I was encouraging you to write down your mathematical evidence of better performing algorithms, because I know from my experience that when I try to write down proofs, my assumptions and reasoning become clearer. And often a step in the proof or logic that seems trivial becomes less trivial once you actually try to lay out the proof.

I believe that one of two things will arise when you go to write up a mathematical proof. One, you will be dependent on a statistical test that makes a normal distribution assumption implicitly or explicitly. Two, you will dependent on a bound that only applies in the limit. There is a third possibility, which is the most interesting to me, which is that you are dependent on a period of stationarity in your data, in other words, the distribution you are measuring must be stationary.

The proofs in the MAB papers are not intentionally obtuse or ignoring mainstream statistical ideas. They are written that way to say very explicit things under well defined assumptions. Locking down assumptions and being very precise is what writing down a mathematical proof is all about.

You know, after disbelieving what I said about A/B testing only to find out that I was right, you might have adjusted your expectations of me. I've written formal proofs before. I have published papers in mathematics. I know what's involved.

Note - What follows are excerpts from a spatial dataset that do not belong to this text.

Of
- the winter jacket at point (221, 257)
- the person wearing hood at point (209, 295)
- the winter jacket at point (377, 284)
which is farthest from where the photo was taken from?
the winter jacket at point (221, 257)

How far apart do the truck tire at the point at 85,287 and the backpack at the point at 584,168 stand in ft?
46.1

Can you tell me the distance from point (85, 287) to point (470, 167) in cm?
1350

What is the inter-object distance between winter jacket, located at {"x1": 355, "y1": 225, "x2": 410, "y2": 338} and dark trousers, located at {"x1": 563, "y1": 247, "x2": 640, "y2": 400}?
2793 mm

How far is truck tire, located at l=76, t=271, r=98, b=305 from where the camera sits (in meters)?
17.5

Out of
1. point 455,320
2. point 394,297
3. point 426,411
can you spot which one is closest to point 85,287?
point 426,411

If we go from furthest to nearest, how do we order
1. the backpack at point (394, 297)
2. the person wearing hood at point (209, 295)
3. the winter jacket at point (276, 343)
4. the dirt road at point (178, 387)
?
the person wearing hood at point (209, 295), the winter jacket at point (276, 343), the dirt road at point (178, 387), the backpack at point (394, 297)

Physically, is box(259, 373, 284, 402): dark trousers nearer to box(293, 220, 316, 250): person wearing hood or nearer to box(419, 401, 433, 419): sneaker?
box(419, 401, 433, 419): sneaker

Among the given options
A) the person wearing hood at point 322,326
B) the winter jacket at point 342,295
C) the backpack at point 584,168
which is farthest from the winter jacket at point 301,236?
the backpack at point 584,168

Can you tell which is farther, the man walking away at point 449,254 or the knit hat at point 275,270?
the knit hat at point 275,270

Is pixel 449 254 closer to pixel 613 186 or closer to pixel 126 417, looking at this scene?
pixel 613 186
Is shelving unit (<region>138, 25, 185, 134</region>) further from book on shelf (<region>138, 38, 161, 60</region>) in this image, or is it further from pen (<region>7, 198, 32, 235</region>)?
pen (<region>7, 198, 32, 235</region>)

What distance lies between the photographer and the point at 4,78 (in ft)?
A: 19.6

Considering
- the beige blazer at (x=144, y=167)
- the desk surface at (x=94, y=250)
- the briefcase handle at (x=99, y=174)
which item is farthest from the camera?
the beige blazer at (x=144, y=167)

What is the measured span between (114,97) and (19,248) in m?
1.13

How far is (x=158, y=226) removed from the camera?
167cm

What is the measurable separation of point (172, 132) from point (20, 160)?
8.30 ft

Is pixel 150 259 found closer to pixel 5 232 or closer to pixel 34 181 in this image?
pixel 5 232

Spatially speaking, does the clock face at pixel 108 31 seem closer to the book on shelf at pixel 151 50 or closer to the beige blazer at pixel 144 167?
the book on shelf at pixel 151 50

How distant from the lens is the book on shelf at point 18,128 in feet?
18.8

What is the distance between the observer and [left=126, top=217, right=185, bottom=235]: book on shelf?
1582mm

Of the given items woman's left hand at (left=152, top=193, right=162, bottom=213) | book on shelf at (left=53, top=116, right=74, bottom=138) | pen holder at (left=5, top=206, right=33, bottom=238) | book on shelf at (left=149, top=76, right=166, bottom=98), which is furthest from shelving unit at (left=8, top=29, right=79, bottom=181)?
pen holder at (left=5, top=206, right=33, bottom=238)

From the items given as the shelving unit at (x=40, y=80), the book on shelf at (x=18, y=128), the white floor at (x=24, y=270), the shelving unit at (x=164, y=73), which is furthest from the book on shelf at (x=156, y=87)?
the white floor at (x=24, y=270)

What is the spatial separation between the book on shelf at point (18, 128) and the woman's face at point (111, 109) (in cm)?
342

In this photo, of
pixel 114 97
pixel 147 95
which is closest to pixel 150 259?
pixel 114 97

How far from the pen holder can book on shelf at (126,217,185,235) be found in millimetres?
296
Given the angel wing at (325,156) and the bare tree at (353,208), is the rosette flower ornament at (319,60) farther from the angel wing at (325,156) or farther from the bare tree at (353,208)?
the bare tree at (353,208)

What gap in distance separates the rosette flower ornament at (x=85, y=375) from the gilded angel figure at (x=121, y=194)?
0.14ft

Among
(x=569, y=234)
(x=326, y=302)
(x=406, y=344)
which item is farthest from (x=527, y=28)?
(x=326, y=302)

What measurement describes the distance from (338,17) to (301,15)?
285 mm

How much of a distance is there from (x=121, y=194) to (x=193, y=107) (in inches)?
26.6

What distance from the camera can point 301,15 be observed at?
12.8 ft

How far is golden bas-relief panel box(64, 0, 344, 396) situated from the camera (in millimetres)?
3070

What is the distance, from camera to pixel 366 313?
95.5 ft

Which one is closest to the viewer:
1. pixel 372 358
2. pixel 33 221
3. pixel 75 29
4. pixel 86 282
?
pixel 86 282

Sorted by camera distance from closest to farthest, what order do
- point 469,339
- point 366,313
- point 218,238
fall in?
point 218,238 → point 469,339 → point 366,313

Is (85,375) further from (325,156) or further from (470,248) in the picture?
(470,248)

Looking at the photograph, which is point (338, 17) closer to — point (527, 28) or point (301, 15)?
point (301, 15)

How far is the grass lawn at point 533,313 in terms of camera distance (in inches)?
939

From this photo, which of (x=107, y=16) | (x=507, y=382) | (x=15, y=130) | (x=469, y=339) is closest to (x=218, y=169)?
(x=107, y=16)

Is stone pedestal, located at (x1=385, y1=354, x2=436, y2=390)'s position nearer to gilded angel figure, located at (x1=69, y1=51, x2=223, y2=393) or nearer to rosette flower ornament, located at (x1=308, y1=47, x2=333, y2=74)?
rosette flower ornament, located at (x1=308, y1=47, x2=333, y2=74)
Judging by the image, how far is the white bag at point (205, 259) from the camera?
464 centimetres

Please spare me the lecture.

In this case none of the three possibilities that you stated are correct. I have an algorithm about which the following statement is true:

Suppose that users arrive according to a Poisson process. Suppose further that the random reward function of putting them in to different versions is variable but satisfies the following properties:

1. There is a static upper bound on the expected value of each version.

2. There is a static upper bound on the variance of each version.

3. The cumulative distribution of the reward function is integrable. (We don't even need continuity!)

4. One of the versions at all times has an expected return that is at least epsilon greater than all other versions

Then I have a MAB algorithm which achieves logarithmic regret in the long run. It is only worse by a constant factor than MAB algorithms for the case with fixed returns. That factor is likely to be somewhere in the neighborhood of sqrt(2), but I can't guarantee that.

Those are limit statements, but you can get more concrete bounds in the finite case. In principle it should be possible to derive an explicit formula - you tell me the bounds on expected value and variance for the versions, and the size of epsilon, and I can put an explicit bound on the odds that the best version is winning after N observations.

The principle behind the proof is exactly what it was for the A/B test case. The assumption of Poisson processes allows us to subselect equal samples from the versions for the purposes of statistical inference, and make provable statistical statements about how the behavior of the statistical sample allows us to make inferences about which version is best, even though actual conversion behavior is constantly changing.